Continue the blog post on ebooks, the iPad and the Kindle past its final sentence.

Source extract:
BEGIN

The Killer iPad/Kindle/eBook App — Books!
I think I finally get the ebook appeal — and it’s not at all what I expected. And if I’m right, then Apple has got the better product with the iPad than Amazon does with the Kindle. Here’s why.
Think of your workflow throughout the day. Mine goes like this: Up at 6:15, check iPhone for weather and emergency emails and overnight events requiring immediate blogging. Coffee, shower, get the kid ready for school. And during every part of that but the shower, I’m checking in on the laptop or the phone.
Get the kid to school, then get back on the desktop computer or the laptop. And for the rest of my working day, except for when I’m in front of the camera, I’m in front of a computer.
Get kid home from school, enjoys snacks and family time⦠and, yes, check in on the phone or the laptop. Blogging isn’t the world’s biggest effort, but it does require constant attention — you’ve got to moderate the comments, keep in touch with readers, and at least type some notes down whenever the muse tickles. And that muse is frustratingly unpredictable with her timing.
After dinner, settle in on the sofa, laptop on lap. Look, I’ve tried watching movies or TV without the MacBook, but wifi and IMDB have totally changed the way we absorb video. See an actor you like or whose name you can’t remember? IMDB’em. Miss an episode and need a synopsis? IMDB it. Oh, and, yeah, check in with work.
Bedtime? One last look at email…
And none of this is meant as complaint. My job rocks, and I’ve chosen these weird hours and this strange system all on my own. These days, pretty much all of us are wired in 24/7, and I kinda like it. And honestly, except for the thing with the video camera and the lack of a commute, I bet my workflow isn’t so much different from yours.
But there is one tiny bad part. I hardly get to read books anymore. I used to go through two or three or more a week. Now a book can take a week or two, because I’ve always got my eyes glued to an LCD screen somewhere. And as I’ve said before, the MacBook’s screen just isn’t good enough for reading “books.” And all that scrolling is a real pain.
How about this, however: a portable device with a killer screen and a great bookstore — that I can also get my email and IMDB and all the rest on? I’m reading my ebook when an important email comes in, or the CNN app alerts me of something blogworthy. Well, just switch over to email or the browser and have at it. Then switch back to the book. iPad can do that. As yet, Kindle can’t. So my money is, once again, going to Cupertino.
There’s just one little problem. Books — real, solid, papery, physical books — are still where it’s at.
Have you seen the Blu Ray movies that come with a digital copy you can put on your computer, then transfer to your iPod or iPhone? I hardly buy BDs anymore if they don’t come with a digital copy. And, it gives people a reason to buy physical media still.
But when it comes to books, the physical media is what still attracts most of us hairless primates. The electronic edition would be the bonus, the convenience, the thing I could learn to live with — as a bonus.
So Apple and Amazon should absolutely include an ebook with every physical book you buy. Free? Hell, I’m open to paying a buck or two more. And then I’d read more books again, and buy more books again. Win-win.

END

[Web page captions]

BEGIN

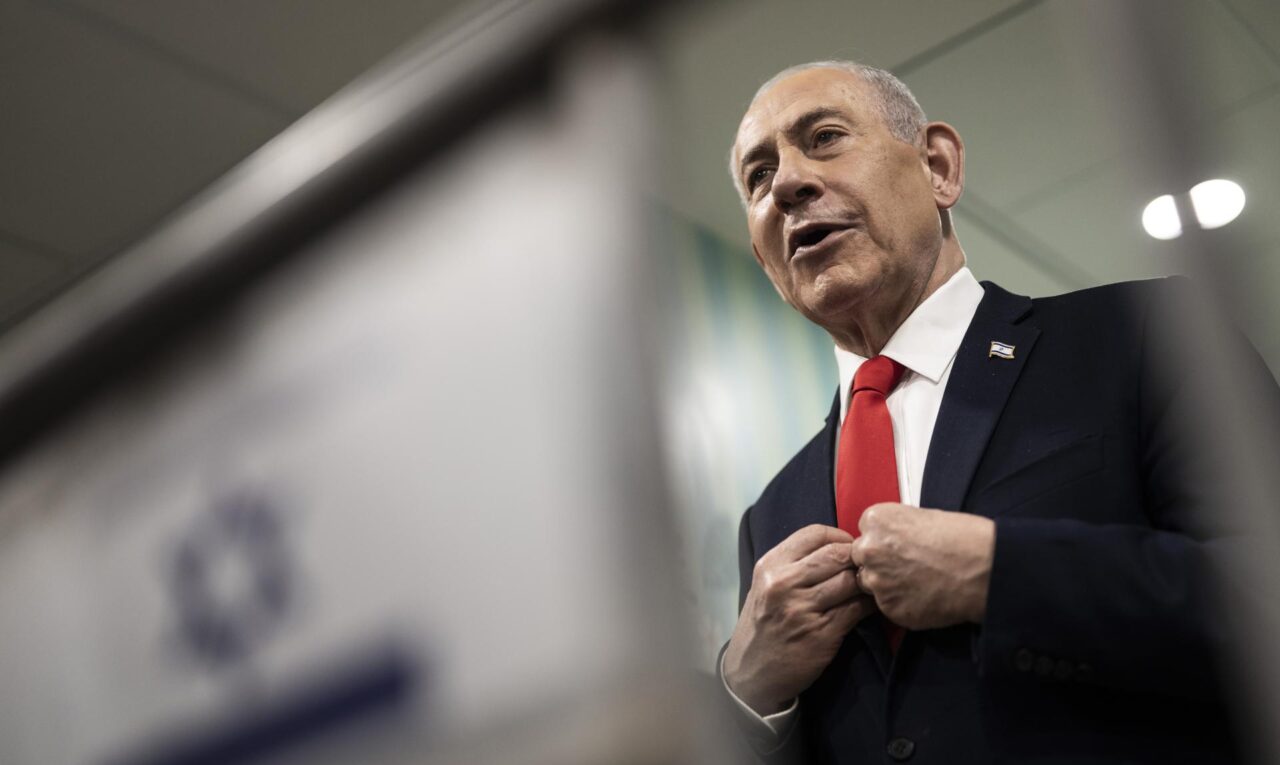 El primer ministro israelí, Benjamín Netanyahu, tras votar en las elecciones legislativas israelíes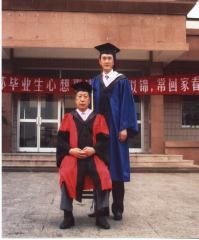 2005年7月王树春与硕士研究生合影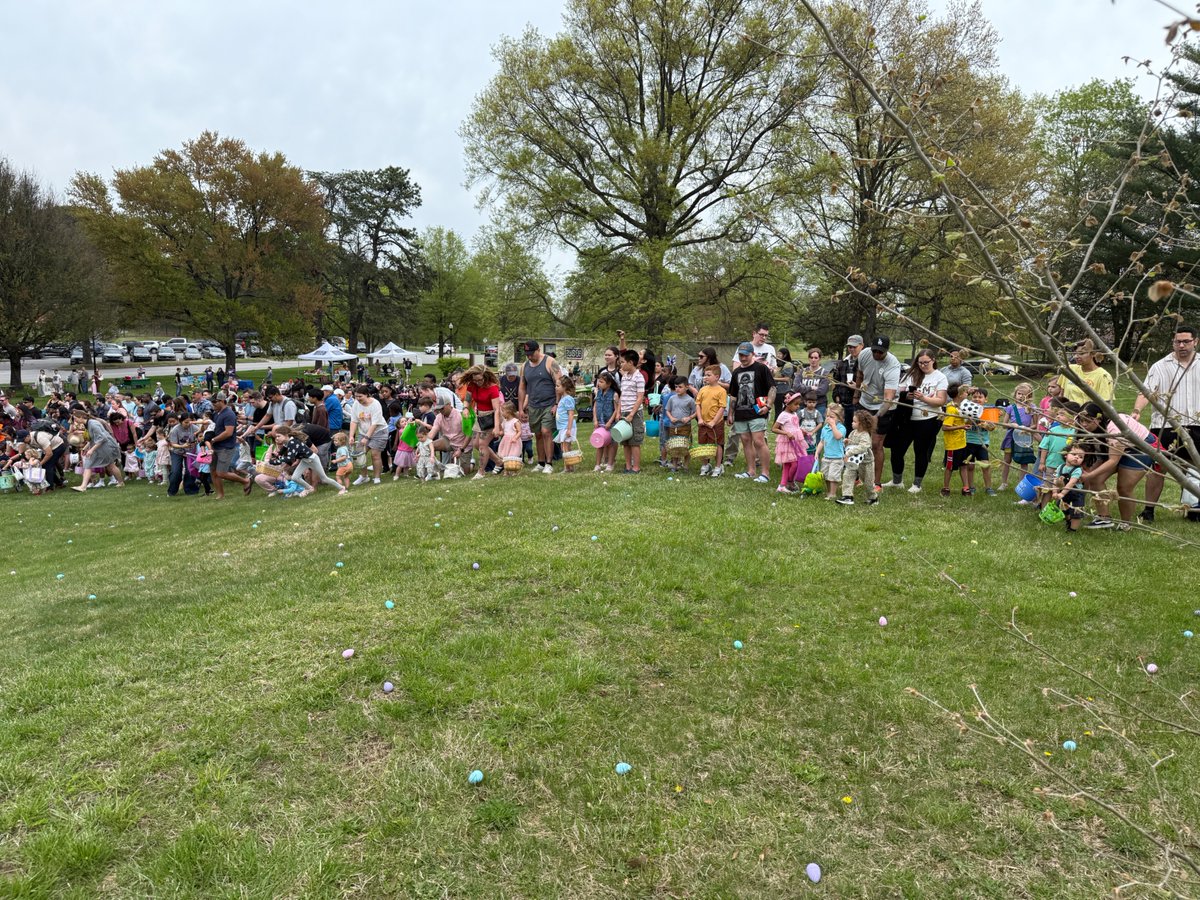 leemarvin's tweet photo. In partnership with the Fort Meade USO, the Lambda Gamma Gamma chapter of the Omega Psi Phi Fraternity, Inc. organized its annual Easter Egg Hunt for the Fort Meade community. 🐰🥚 #CommunityEvent #easterfunhappyhunt https://t.co/wUoAbhUxXH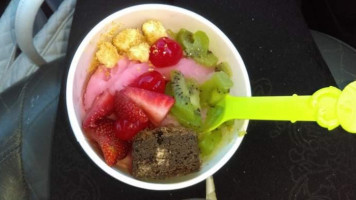 Menchie's Frozen Yogurt food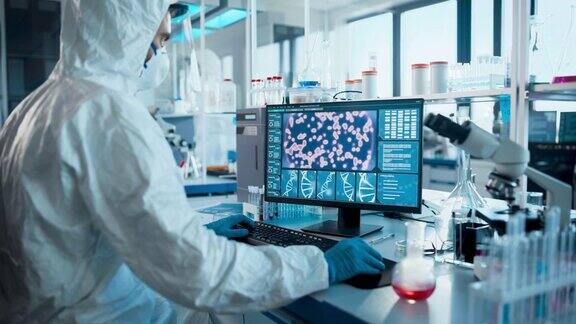 医学实验室:穿着无菌工作服、面罩和口罩的微生物科学家从事计算机开发疫苗、药物和抗生素屏幕显示高科技概念的DNA研究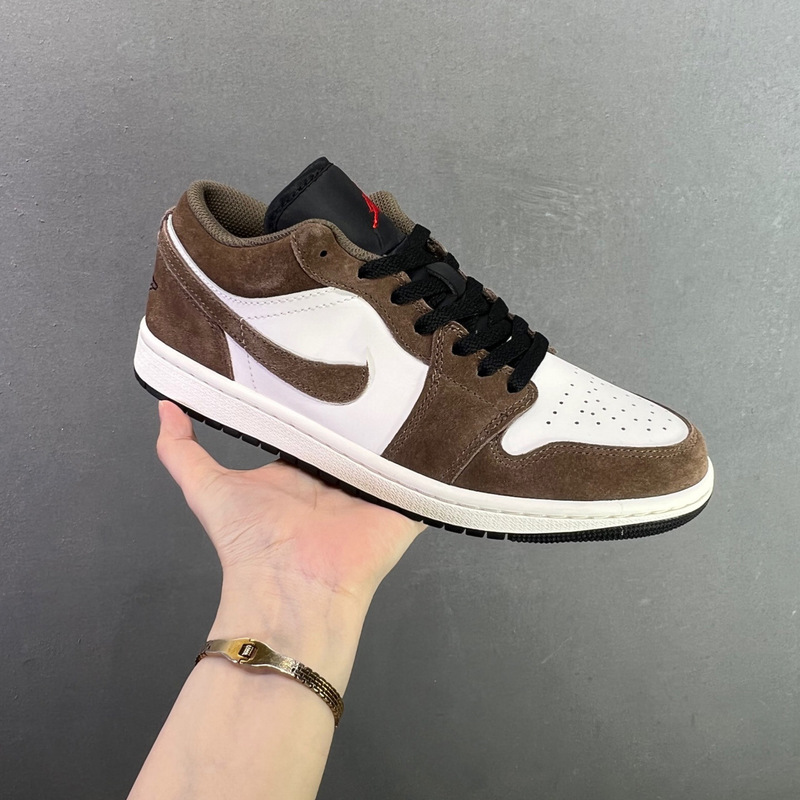AJ1 Low retro mocha high-quality men's and women's shoes for autumn and winter, suede, durable, flat, and stylish for commuting AJ1 Low retro mocha high-quality men's and women's shoes for autumn and winter, suede, durable, flat, and stylish for commuting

END

Response for this exercise:
Well, except for my checking account.
UPDATE: Help me Baen!






I was buying ebooks on my Palm IIIx years ago. I way prefer ebooks to the real thing. I may spring for a Kindle or iPad, but both are bigger than I want. For that size factor, I may as well just read on my netbook, and I can still play Hearts or web surf if the mood strikes me with out learning a new interface!
Ed –
iPad uses iPhone’s UI, an as a longtime iPhone user I can tell you — there’s nothing to learn. You pick it up and it just works.
No computer for me in the morning before work. No tv either, just the radio (NPR, sigh, because there’s nothing better) and the newspaper. Up at 6:30ish (hey, it’s winter, I can hit the snooze bar once. or twice. or three times on Friday) and out the door by 7:30ish.
I like reading the sports & comics on dead trees with my Cheerios.
The last hardcover book I bought (At All Costs by David Weber) came with a DVD that contained _all_ of the Honorverse books up to and including the one I had just bought. In several different formats. Baen Books does it right.
Oh, and the DVD specifically had a release printed on it saying I could give away (NOT sell) copies.
Great post, Stephen,
Rupert Murdoch said much the same thing on his latest interview on National Review Online’s “Uncommon Knowledge.”
I blogged about this very thing on my family blog (Mom wasn’t happy. No pictures of the kids) just before the iPad came out. I have a love of paper books for simply romantic reasons. Right now my favorite reason is when my 9 year old comes into the kitchen with his copy of the 5th book of the Chronicles of Narnia, and shows me how much he has read. Then to see his face when he looks at the thousands of pages he has read in the past year. A girlfriend of mine also pointed out another very good reason to keep paper books around. When you are taking that reprieve from full time motherhood in the bubble bath, if you drop the book, a paper book will dry out and cost you about $10.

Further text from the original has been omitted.